Monate sind vergangen; Kemal Can von der Can Holding wurde aus der Haft entlassen; die flüchtigen Mehmet Şakir Can und Murat Can stellten sich und wurden am selben Tag unter der Bedingung des Hausarrests freigelassen. Merdan Yanardağ hingegen sitzt immer noch im Gefängnis. Er konnte sich nicht einmal verteidigen, er stand noch nicht einmal vor einem Richter. Aber der TMSF hat bereits angekündigt, dass Tele1 am 17. Juni versteigert wird.

Derzeit stehen 23 Medienunternehmen unter der Verwaltung des TMSF. Während die Kanäle der Can Holding, Gain Medya und sogar Adnan Hocas A9 TV bestehen bleiben, bereiten sie sich darauf vor, den Sender überstürzt und zu einem sehr niedrigen Preis von 28 Millionen Lira zu verkaufen. So hatte der TMSF „Flash Haber“ letztes Jahr mit einem Schätzwert von 84 Millionen TL und EkoTürk für 26 Millionen Lira zum Verkauf angeboten. Der Preis, den sie nach Monaten für Tele1 festgesetzt haben, zeigt, dass sie versuchen, ihn so schnell wie möglich loszuwerden.

Wenn Tele1 verkauft wird, wird es unwiderruflich ausgelöscht sein. Selbst wenn Merdan Yanardağ freigesprochen wird, wird es ein Wunder sein, wenn er den Sender zurückbekommt. „Spionage“ ist nur ein Vorwand, das eigentliche Ziel ist Tele1. Presse- und Meinungsfreiheit, die Unschuldsvermutung und das Eigentumsrecht sind ihnen völlig egal.

Was hat ein Gouverneur auf einer Journalistenreise zu suchen?

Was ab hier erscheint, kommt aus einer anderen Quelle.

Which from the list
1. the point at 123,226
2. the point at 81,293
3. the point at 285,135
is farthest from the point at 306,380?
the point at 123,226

Die Kritik des ehemaligen Vorsitzenden des Journalistenvereins Antalya, Mevlüt Yeni, dass „die vor 26 Jahren mit dem Nürnberger Presseclub aufgebaute Medienbrücke erschüttert sei“, hat im Verein eine Debatte ausgelöst.

Der derzeitige Vorsitzende des Vereins, İdris Taş, verteidigte sich damit, dass diese Kritik nicht zutreffe und die Zusammenarbeit mit Nürnberg gestärkt fortgesetzt werde. Ein Satz in seiner Erklärung fiel mir auf:

„Tatsächlich fand unser letzter Besuch unter Teilnahme des Gouverneurs von Antalya in einer äußerst produktiven und konstruktiven Atmosphäre statt.“

Dass eine journalistische Berufsvereinigung den Gouverneur der Stadt auf eine Auslandsreise mitnimmt, ist ein problematisches Verhalten, und es als Grund für Stolz zu betrachten, ist sehr traurig. Der Gouverneur von Antalya, Ersin Yazıcı, der wie der Verein an dieser Reise im Jahr 2022 teilnahm, hatte diese Reise damals stolz auf der Website des Gouverneursamtes angekündigt. Er bezeichnete die Reise, an der er zusammen mit seiner Frau Hanife Yazıcı teilnahm, als „Arbeitsbesuch“! Wie auch immer der Herr Gouverneur und seine Frau einen Beitrag zur journalistischen Tätigkeit geleistet haben mögen…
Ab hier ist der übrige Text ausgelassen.